In this article, we will figure out what is considered Big Data and what is not, how to store, process and benefit from this information.
Table of Contents
Definition of Big Data
These are Petabytes (and more) of complex and raw information that is constantly being updated .
For example, data from IoT sensors from industrial equipment in factories, records of transactions of bank customers or searches from different devices. Sometimes processing methods and technologies are added to big data .
The concept of “big data” (big data) appeared in 2008, but even before the definition appeared with big data. For example, business analysts at VimpelCom worked with big data in 2005, according to Viktor Bulgakov, head of the management information department.
To more accurately understand whether the data belongs to big data or not, they look at the properties of information (properties were determined by the Meta Group in 2001):
- Volume – volume (about 1 Petabyte).
- Velocity is a regular update.
- Variety – data may not be structured or have heterogeneous formats.
Two more factors are often added to the listed factors:
- Variability – spikes and dips in data that require certain technologies to process.
- Value – different complexity of information. For example, data about users of social networks and information about transactions in the banking system have different levels of complexity.
Note . The definitions are conditional because no one knows exactly how to define big data. Some Western experts even believe that the term has been discredited and suggest that it be abandoned.
Visit here: Top Big Data Companies
How Big Data is collected
Sources can be:
- the Internet – from social networks and media to the Internet of Things (IoT);
- corporate data: logs, transactions, archives;
- other devices that collect information, such as smart speakers.
Collection . Technology and data collection process itself is called data mining (data mining).
The services through which the collection is carried out are, for example, Vertica, Tableau, Power BI, Qlik. The collected data can be in different formats: text, Excel tables, SAS.
In the process of collecting, the system finds Petabytes of information, which will then be processed by the methods of intellectual analysis , which reveals patterns. These include neural networks, clustering algorithms, algorithms for detecting associative links between events, decision trees, and some machine learning methods.
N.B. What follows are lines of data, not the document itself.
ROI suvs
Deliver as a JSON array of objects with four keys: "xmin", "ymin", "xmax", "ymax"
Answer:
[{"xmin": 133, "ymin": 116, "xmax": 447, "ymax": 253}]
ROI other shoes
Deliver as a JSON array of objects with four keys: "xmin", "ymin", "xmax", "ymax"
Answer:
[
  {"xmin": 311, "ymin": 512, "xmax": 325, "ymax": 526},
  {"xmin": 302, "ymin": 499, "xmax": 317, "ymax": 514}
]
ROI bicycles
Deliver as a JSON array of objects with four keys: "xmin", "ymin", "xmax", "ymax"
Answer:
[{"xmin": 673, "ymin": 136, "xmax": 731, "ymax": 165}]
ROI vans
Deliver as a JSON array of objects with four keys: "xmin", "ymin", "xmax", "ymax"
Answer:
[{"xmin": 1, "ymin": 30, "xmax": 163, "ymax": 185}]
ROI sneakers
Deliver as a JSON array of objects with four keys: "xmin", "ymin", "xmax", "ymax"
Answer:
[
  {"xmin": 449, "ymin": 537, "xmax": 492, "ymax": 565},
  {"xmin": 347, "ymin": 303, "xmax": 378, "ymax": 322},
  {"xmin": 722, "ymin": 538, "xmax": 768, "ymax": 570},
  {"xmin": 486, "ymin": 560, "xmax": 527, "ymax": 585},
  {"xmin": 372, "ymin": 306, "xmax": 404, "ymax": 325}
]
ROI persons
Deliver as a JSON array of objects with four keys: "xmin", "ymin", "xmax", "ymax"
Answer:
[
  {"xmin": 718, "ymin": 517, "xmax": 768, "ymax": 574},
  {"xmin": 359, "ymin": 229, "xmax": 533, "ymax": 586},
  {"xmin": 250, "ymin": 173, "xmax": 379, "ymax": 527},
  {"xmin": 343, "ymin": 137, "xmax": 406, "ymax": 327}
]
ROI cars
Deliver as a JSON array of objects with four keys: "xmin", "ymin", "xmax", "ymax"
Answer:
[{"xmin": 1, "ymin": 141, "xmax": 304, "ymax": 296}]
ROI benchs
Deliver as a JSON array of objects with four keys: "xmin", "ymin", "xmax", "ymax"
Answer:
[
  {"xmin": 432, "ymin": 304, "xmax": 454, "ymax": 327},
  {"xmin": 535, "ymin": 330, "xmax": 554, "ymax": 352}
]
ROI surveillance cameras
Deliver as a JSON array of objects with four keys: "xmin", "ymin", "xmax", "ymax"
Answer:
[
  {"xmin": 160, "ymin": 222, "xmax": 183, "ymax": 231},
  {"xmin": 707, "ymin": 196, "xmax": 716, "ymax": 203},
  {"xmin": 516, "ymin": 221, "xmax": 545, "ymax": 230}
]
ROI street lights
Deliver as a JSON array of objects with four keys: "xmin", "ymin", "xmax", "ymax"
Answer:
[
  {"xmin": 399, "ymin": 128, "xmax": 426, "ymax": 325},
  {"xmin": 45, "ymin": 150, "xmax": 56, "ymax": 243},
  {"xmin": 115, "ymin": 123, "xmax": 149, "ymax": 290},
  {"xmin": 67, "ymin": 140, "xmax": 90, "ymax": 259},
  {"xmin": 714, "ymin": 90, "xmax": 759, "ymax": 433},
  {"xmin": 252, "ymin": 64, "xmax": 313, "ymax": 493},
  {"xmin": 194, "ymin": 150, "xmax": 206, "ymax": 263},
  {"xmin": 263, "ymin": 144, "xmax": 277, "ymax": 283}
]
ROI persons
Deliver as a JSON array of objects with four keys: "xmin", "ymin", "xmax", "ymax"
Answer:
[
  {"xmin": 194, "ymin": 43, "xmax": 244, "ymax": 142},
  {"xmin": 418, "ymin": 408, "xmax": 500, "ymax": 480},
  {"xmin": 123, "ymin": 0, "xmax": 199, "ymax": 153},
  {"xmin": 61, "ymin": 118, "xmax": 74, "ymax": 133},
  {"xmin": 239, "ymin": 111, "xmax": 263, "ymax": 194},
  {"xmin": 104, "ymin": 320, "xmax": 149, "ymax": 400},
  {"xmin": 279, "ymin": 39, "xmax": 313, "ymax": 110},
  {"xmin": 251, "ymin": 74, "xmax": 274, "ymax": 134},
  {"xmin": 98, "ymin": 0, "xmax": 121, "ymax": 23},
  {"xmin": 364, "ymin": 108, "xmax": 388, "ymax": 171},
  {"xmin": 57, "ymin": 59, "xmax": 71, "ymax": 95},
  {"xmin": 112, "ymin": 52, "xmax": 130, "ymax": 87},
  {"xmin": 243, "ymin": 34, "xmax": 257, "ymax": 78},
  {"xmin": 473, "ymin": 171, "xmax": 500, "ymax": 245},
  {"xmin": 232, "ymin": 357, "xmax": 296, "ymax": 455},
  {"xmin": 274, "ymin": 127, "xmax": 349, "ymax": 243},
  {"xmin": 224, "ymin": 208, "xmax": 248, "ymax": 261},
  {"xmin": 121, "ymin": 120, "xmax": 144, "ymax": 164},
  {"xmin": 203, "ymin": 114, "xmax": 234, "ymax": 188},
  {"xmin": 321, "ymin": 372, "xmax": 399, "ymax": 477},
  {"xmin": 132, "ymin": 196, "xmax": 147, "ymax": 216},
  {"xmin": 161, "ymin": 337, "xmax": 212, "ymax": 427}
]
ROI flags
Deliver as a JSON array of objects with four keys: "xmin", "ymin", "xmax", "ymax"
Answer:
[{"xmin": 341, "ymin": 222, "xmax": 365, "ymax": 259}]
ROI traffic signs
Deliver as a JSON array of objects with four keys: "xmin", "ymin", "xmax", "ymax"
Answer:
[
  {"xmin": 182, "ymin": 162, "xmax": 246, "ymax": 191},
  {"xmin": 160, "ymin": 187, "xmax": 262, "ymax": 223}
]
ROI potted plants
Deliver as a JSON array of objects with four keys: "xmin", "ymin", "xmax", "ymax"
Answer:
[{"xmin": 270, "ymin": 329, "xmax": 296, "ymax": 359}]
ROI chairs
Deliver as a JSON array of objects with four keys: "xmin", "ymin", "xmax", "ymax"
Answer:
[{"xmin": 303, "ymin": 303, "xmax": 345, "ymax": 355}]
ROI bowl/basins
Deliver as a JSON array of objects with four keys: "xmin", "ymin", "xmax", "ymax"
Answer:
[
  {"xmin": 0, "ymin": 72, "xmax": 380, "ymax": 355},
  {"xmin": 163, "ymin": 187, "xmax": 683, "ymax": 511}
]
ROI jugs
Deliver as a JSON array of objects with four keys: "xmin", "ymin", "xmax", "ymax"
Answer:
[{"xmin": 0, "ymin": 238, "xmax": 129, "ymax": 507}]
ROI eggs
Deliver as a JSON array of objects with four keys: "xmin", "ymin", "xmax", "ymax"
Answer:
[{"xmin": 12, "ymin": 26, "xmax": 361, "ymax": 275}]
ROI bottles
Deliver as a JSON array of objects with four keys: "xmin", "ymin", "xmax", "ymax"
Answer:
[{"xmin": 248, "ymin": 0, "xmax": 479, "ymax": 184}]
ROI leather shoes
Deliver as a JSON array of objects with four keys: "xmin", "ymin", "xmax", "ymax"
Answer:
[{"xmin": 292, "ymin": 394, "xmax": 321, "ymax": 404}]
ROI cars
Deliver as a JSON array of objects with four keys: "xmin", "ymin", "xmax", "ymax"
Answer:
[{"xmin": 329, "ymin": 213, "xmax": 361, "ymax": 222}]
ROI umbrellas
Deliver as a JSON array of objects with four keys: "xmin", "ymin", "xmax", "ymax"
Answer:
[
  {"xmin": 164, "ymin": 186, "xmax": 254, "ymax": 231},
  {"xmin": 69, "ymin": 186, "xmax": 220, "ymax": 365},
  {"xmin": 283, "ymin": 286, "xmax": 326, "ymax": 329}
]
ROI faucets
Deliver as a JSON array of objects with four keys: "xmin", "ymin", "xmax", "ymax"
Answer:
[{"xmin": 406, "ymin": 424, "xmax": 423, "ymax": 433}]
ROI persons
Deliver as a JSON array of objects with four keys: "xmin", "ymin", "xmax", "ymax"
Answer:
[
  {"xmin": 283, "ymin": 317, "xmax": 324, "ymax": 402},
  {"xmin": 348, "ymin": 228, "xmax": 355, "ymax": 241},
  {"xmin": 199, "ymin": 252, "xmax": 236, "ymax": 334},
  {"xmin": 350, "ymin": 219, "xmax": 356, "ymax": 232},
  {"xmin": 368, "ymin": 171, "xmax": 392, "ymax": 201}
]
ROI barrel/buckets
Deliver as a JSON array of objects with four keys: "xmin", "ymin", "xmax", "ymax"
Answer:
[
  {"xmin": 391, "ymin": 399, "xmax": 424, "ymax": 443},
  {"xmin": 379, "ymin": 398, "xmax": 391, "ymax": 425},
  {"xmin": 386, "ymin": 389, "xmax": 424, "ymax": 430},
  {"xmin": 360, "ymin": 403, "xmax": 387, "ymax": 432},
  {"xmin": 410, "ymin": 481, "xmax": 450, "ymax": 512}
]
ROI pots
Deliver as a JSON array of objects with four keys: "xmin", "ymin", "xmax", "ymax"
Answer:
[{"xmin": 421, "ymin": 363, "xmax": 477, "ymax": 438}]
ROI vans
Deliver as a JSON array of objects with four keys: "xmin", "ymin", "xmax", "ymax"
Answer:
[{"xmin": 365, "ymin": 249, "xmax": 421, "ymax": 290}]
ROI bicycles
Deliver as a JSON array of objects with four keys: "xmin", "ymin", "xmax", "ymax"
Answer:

Briefly, the process of collecting and processing information looks like this:
- the analytical program receives the task;
- the system collects the necessary information, at the same time preparing it: deletes irrelevant information, clears garbage, decodes;
- a model or algorithm for analysis is selected;
- the program learns the algorithm and analyzes the found patterns.
How Big Data is stored
Most often, “raw” data is stored in a data lake – a “data lake”. At the same time, they are stored in different formats and degrees of structuredness:
- rows and columns from the database – structural;
- CSV, XML, JSON files, logs – semi-structured;
- documents, mail messages, pdf – unstructured;
- video, audio and images are binary.
Different tools are used to store and process information in the data lake:
- Hadoop is a data management platform. Contains one or more clusters. Typically used to process, store, and analyze large amounts of non-relational data: log files, web traffic records, sensor data, JSON objects, images, and social media messages.
- HPPC (DAS) – Developed by LexisNexis Risk Solutions. It is a supercomputer that processes information both in batch mode and in real time.
- Storm is a real-time information processing framework developed in Clojure.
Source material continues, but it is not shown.